“Yes, I suppose so.”
“Hope you won’t be very lonely.”
“Do you?” For the life of her she could not avoid the little ironical question.
“Pity I’m not a woman, and then I could come up and stay with you and keep you company—eh? Wouldn’t there be a lot of talk?”
“If you were a woman?”
“No, as we are. You knew what I meant, Mrs. Lewin.”
Oh, this wearisome talk that led nowhere, and always had a vacant laugh in it. And the sameness of the fringe of ravenalas lifting solemn hands along the shore—and the blue bay—and the zinc-roofed, gim-crack town. She looked at the glare of sunlight on Maitso and Mitsinjovy, and her eyes ached, and then at the black walls of coal to cool them, as she had done hundreds of times before. They were all in the rat-trap, and her fellow rats were no better off than she—save that perhaps the others had not the soul-haunting sweet dread that she had put behind her all day. For when she was free of these people and went back alone to the bungalow, there was nothing to prevent her thinking of the nearness of Government House, and the short cut through the grounds, while all the rooms listened for a step.
She heard Hamilton Gurney urging some one to come and drink a final cého with the U.C.L. men, and her heart sank, for this was always a last ceremony. Then Mrs. Stern came up and said good-bye, her blue eyes very large and gentle, with their strange gift of divination, and by a mutual impulse the two tall women kissed each other. Even after the boat had swung out into the harbour and passed between the gates, Leoline stood watching it as she had the Greville that morning, as if it carried away yet another barrier of her safety, and lingered to chat with one and another of her acquaintance.
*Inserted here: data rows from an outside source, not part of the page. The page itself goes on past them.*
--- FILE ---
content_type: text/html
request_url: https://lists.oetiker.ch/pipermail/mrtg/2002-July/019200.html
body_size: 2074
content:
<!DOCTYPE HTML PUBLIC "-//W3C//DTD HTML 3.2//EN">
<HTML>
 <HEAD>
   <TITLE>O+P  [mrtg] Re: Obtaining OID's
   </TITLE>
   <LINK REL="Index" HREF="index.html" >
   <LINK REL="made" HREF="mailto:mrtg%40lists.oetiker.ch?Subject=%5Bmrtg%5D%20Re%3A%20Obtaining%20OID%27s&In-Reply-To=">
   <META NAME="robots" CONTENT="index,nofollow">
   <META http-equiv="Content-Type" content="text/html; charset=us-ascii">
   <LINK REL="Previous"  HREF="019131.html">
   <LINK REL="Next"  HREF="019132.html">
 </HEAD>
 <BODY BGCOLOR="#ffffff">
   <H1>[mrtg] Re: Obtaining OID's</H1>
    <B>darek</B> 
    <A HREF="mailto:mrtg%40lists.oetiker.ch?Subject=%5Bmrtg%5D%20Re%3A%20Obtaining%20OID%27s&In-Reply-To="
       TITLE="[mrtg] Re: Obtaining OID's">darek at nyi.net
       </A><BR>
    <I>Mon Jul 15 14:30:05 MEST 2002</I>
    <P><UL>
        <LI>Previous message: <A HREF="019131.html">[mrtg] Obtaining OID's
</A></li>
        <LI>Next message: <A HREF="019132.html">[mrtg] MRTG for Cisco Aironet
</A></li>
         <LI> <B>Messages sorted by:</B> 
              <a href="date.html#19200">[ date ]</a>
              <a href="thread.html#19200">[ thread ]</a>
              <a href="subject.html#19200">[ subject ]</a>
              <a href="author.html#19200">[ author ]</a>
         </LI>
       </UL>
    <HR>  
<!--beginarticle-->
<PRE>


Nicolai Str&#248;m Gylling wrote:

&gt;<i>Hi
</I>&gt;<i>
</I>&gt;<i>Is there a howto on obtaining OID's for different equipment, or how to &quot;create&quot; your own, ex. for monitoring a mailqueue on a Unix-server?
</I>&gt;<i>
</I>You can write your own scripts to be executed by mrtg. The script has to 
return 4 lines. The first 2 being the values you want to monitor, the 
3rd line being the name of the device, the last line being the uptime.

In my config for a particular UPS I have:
Captain Gilderoy came up to ask her if she were selling any of the ponies—she could not ride three during Captain Lewin’s absence, and he rather fancied Snapshot. She caught at the discussion, and suggested his coming over one day to look at Nanton, Ally’s last purchase.
“Will you come back with me now, you and Mrs. Gilderoy?” she said, with a strange eagerness. “And dine? I am very much alone.”
“Thanks, I wish we could, but we are bound to the Jacksons’.”